[Exercise instructions]:
Return unchanged the lines of the material from the line that contains "Of (220,15) |" through the end of the material, including both that first line and the last one.

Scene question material
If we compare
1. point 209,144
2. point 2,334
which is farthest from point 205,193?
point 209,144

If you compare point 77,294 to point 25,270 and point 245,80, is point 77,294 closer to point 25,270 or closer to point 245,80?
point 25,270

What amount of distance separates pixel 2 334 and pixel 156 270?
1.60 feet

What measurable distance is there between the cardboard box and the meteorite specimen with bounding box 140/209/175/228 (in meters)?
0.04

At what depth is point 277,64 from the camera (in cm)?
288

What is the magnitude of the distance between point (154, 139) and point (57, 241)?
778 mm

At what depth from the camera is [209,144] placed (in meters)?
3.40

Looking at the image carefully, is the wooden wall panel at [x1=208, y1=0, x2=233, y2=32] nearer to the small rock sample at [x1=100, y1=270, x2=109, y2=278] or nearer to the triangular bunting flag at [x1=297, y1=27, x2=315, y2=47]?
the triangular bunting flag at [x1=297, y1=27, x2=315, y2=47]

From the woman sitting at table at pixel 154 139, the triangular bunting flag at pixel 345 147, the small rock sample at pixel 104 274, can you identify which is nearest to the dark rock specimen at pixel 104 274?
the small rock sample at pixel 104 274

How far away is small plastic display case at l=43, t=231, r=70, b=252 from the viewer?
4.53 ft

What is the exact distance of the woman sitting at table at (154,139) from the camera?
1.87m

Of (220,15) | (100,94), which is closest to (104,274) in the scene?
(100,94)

[Answer to the problem]:
Of (220,15) | (100,94), which is closest to (104,274) in the scene?
(100,94)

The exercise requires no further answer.